> **Requirement**: In the entries below, put every line from the one containing "Is pixel 84 31 above or under pixel 58 57?" through the one containing "Answer: point 96,61, point", both included, into a JSON list of strings with one string per line. Leave out blank lines.

> **Exercise materials**:
┌────────
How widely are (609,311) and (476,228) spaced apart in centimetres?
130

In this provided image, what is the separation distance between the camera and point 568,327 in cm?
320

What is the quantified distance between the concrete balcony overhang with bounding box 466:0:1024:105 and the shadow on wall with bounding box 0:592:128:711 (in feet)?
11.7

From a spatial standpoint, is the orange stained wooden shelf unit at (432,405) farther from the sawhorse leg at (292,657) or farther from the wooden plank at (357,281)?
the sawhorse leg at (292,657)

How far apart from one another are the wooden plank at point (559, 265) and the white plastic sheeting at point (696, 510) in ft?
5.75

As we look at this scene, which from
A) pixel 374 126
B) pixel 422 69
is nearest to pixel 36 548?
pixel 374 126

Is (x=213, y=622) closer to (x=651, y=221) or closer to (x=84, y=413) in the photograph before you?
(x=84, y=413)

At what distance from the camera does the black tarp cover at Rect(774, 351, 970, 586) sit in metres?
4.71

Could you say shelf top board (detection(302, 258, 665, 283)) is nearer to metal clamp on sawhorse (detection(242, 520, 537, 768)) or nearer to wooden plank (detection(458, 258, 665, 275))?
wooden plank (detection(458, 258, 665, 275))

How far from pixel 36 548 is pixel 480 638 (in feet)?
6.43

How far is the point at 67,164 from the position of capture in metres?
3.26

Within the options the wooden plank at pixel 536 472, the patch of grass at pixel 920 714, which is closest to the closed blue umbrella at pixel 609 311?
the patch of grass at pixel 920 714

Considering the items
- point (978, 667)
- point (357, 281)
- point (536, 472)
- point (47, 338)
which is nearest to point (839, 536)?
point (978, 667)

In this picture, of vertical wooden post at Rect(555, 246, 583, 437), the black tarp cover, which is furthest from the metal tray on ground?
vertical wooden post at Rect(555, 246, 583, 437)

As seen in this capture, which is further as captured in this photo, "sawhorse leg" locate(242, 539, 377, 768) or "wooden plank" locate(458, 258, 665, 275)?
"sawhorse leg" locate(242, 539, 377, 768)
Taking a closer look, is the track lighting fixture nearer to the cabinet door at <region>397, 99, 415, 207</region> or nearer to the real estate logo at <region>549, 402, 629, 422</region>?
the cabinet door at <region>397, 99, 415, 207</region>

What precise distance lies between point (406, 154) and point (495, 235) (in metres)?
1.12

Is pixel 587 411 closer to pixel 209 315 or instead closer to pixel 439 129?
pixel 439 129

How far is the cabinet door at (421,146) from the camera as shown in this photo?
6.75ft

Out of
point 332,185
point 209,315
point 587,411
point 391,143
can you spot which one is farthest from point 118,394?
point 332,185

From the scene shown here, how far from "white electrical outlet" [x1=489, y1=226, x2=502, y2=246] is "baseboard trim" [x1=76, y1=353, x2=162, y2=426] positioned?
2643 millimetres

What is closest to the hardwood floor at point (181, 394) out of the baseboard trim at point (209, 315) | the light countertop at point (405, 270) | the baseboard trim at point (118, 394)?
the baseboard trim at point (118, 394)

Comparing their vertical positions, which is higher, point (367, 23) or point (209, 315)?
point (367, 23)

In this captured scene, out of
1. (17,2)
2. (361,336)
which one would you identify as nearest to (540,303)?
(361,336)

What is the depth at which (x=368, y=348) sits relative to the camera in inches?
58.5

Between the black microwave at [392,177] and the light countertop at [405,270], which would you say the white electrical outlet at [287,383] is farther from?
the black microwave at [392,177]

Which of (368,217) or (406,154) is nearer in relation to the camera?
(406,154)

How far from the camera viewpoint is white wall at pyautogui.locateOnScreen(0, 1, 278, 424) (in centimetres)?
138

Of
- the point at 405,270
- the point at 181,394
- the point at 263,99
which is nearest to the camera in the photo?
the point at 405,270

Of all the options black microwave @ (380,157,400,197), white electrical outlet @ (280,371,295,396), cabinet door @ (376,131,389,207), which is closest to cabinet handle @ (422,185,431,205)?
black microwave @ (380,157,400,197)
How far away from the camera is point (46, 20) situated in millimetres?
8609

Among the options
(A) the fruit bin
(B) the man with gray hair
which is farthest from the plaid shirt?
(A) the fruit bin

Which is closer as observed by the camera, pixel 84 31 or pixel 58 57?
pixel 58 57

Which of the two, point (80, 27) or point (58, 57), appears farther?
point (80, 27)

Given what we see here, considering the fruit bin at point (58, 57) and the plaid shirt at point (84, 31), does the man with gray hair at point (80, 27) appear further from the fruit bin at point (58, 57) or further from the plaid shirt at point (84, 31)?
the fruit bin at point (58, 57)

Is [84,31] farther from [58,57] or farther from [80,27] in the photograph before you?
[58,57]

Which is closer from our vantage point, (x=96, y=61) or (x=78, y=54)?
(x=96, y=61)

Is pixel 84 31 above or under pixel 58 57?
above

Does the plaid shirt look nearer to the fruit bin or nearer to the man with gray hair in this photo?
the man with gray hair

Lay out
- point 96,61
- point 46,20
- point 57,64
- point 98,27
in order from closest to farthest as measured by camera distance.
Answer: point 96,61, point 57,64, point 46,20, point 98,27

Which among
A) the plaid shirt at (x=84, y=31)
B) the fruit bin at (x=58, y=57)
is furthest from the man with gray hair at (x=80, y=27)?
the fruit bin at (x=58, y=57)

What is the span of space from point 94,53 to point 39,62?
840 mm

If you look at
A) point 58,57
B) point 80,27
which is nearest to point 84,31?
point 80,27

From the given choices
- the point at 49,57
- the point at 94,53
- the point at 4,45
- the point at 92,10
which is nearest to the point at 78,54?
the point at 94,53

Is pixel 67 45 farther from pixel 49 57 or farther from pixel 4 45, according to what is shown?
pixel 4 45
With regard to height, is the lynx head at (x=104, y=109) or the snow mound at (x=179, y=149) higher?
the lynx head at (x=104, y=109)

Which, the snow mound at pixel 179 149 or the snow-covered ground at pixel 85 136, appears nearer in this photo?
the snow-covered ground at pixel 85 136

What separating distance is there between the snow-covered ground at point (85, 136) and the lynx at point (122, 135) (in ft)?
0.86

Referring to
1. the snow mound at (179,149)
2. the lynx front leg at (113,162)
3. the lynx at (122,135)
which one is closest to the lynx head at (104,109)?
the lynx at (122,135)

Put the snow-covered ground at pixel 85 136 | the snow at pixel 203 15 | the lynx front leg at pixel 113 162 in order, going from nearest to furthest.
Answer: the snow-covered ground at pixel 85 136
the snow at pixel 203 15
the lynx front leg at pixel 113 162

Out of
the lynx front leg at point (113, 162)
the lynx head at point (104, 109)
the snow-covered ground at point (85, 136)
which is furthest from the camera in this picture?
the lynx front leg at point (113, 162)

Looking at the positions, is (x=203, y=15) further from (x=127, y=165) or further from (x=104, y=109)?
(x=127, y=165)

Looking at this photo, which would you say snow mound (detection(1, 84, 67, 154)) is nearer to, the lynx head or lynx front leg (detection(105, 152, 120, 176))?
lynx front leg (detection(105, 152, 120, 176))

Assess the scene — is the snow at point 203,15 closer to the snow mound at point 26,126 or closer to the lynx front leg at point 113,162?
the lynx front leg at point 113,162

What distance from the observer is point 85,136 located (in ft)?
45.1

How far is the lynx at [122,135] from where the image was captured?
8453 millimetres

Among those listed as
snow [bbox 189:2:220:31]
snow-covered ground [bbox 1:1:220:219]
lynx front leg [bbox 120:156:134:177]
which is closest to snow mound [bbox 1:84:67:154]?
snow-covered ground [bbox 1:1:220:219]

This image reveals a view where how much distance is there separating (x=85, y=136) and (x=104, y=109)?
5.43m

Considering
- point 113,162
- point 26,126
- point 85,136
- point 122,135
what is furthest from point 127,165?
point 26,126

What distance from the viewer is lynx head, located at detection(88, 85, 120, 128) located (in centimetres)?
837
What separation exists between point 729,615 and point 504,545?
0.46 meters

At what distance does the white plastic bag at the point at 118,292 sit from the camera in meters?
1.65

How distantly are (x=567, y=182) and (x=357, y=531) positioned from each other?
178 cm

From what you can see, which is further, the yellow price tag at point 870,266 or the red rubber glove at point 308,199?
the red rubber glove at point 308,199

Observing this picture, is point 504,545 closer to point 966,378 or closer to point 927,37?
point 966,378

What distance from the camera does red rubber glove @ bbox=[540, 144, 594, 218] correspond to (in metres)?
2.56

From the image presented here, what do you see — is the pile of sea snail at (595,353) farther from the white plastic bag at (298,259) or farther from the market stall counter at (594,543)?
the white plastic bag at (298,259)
└────────
> **Solution to the exercise**:
[
  "Is pixel 84 31 above or under pixel 58 57?",
  "above",
  "Does the plaid shirt look nearer to the fruit bin or nearer to the man with gray hair in this photo?",
  "the man with gray hair",
  "Lay out",
  "- point 96,61",
  "- point 46,20",
  "- point 57,64",
  "- point 98,27",
  "in order from closest to farthest as measured by camera distance.",
  "Answer: point 96,61, point 57,64, point 46,20, point 98,27"
]